Mit Rückblick auf diese ganzen Geschehnisse ist sich Josef Lepping sicher: „Würde sowas heute passieren, müsste man das mit einem Psychologen aufarbeiten.“ Er selbst ist diesen Schritt nie gegangen, stattdessen hat er das Erlebte aufgeschrieben.

Josef Leppen hält ein Buch in der Hand
Seine Erinnerung an die Bombardierung Vredens im März 1945 hat Josef Lepping bereits aufgeschrieben und veröffentlicht. Außerdem hat er über den Heimatverein einige Beiträge zur Kirchengeschichte Vredens verfasst. © Jenny Kahlert

So hat er zum Beispiel inspiriert durch seine Enkelinnen seine Lebenserinnerungen verfasst, außerdem hat er mehrere Aufsätze über die Kirchengeschichte Vredens für den Heimatverein geschrieben.

Josef Lepping hat das Erlebte verarbeitet, doch wenn er Bilder aus Kriegsgebieten im Fernsehen sieht, kommt das Erlebte manchmal zurück. „So wie die Häuser im Gazastreifen aussehen, so sah es in Vreden auch aus“, so Josef Lepping.

Leben nach den Bombenangriff

Die Geschehnisse vom 21. März sind für Josef Lepping und seine Familie persönlich das Ende des Krieges. Danach besucht Josef Lepping die Oberschule für Jungen in Borken und macht anschließend eine Ausbildung zum kaufmännischen Angestellten bei der Firma Carl Haeking, dort bleibt er 29 Jahre.

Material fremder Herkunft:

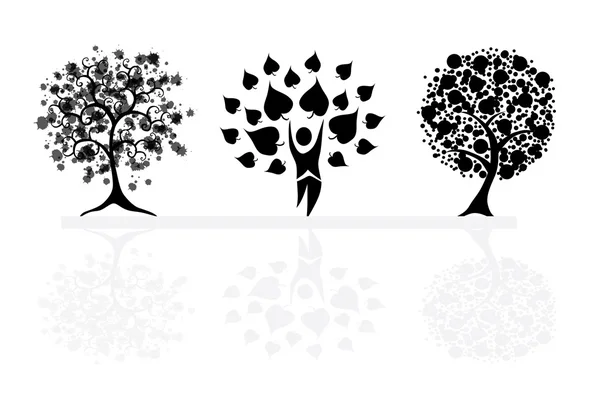 Ensemble d'arbres abstraits — Image vectorielle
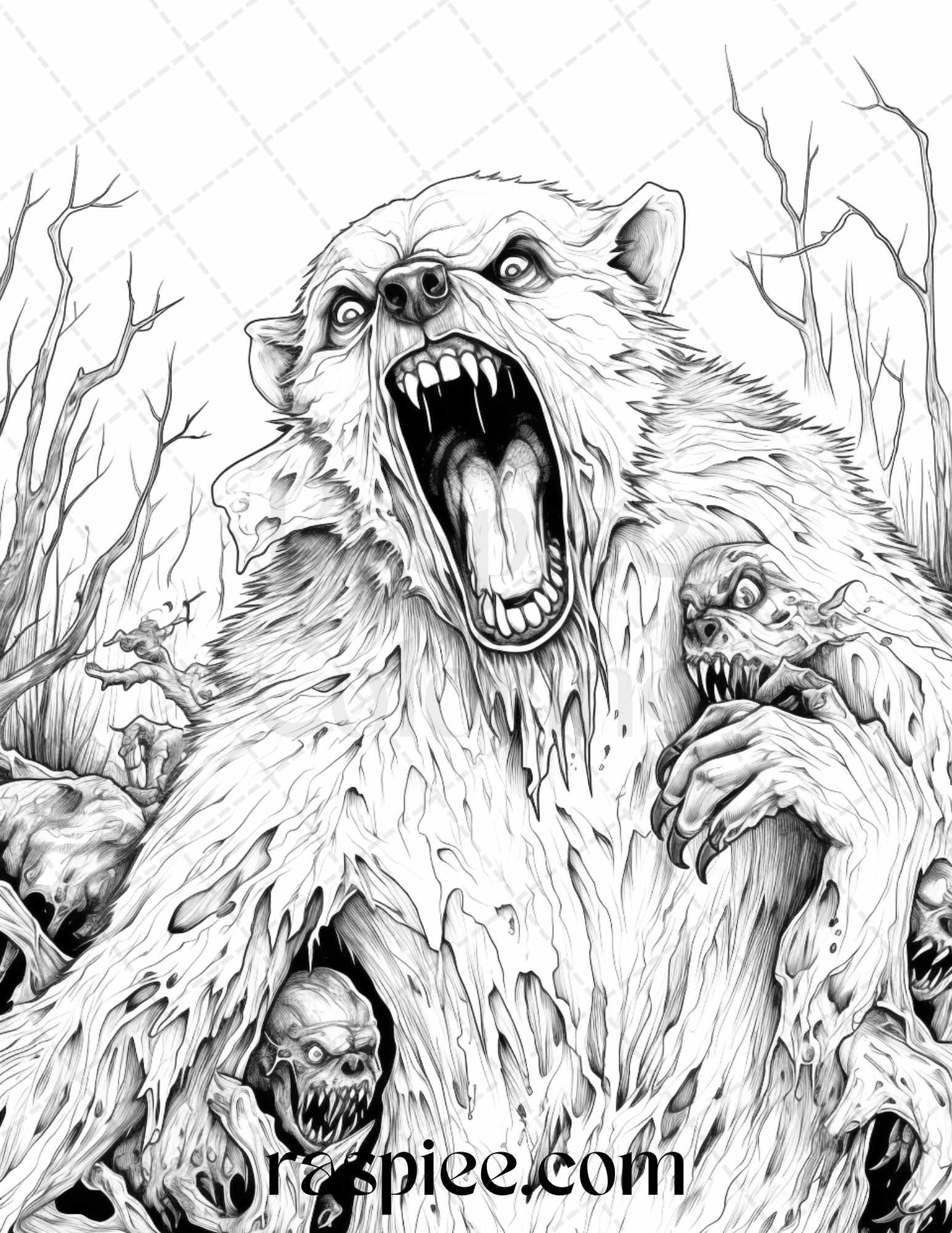 66 Horror Zombie Animals Grayscale Coloring Pages Printable for Adults, PDF File Instant Download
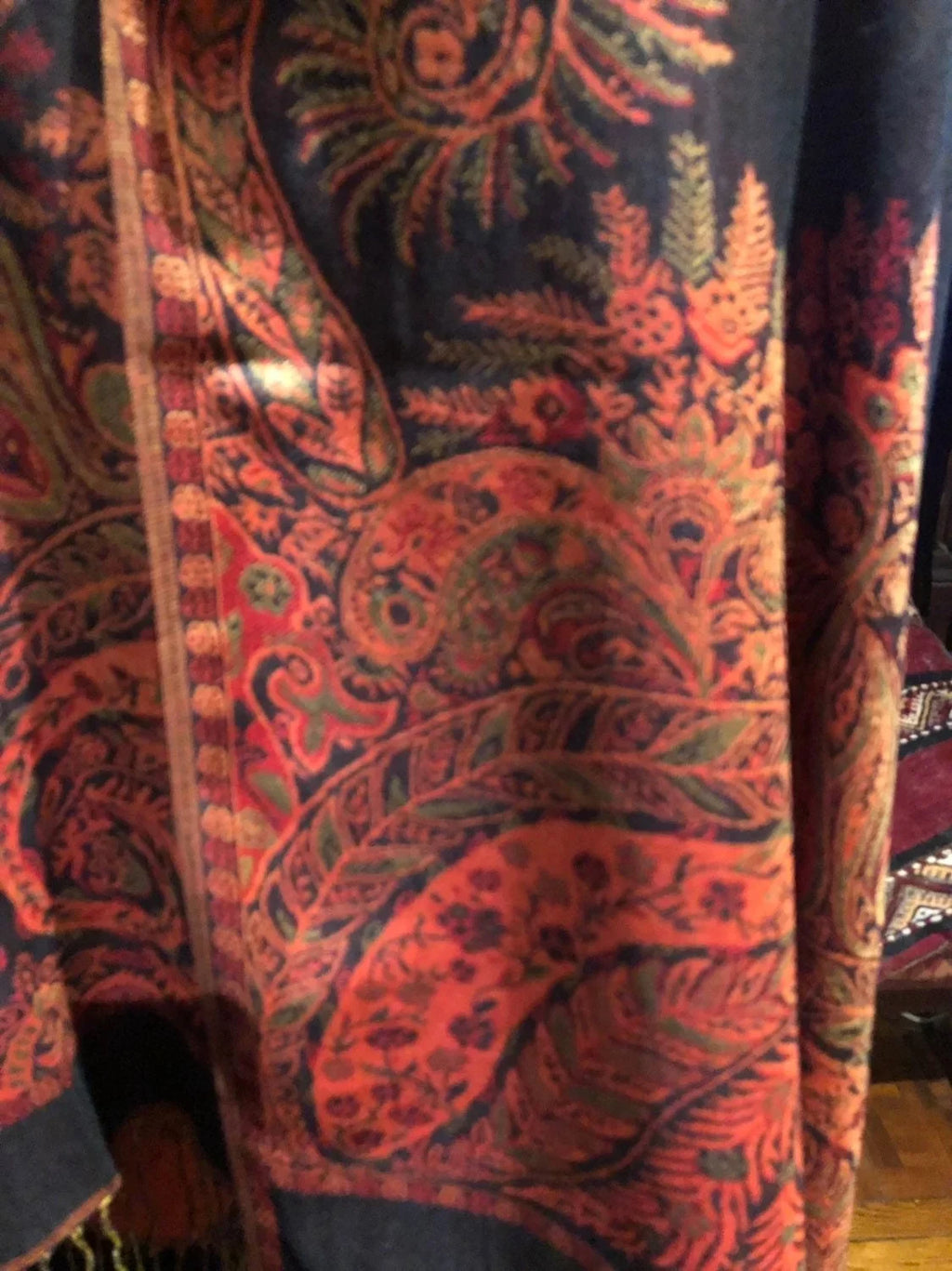 Pashmina Red Scarf Wrap Brocade Vintage Paisley Black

1978 wird er Leiter der Zentralrendantur für das Dekanat Vreden, 1994 geht er in den Ruhestand. Neben seiner beruflichen Tätigkeit engagierte sich Josef Lepping zudem viele Jahre im Ehrenamt. 20 Jahre war er Ratsherr und auch Ehrenratsherr im Rat der Stadt Vreden und viele Jahre im Vorstand des Allgemeinen Bürgerschützenvereins St. Georg.

Gedenken der Opfer

Der Bombenangriff von Vreden am 21. März kostete 200 Menschen das Leben. Um diesem Schicksal zu gedenken, findet jedes Jahr am Jahrestag des Angriffes eine Gedenkfeier auf dem alten Friedhof statt.

Die Senioren-Union in Zusammenarbeit mit der Stadt Vreden und den Kirchen lädt die gesamte Bevölkerung dazu am 21. März um 18.15 Uhr zur Gedenkfeier im Garten der Ruhe auf dem alten Friedhof an der Schabbecke ein. Anschließend findet ein Gedenkgottesdienst in der Stiftskirche statt.

Diesen Artikel haben wir ursprünglich am 20. März 2025 veröffentlicht.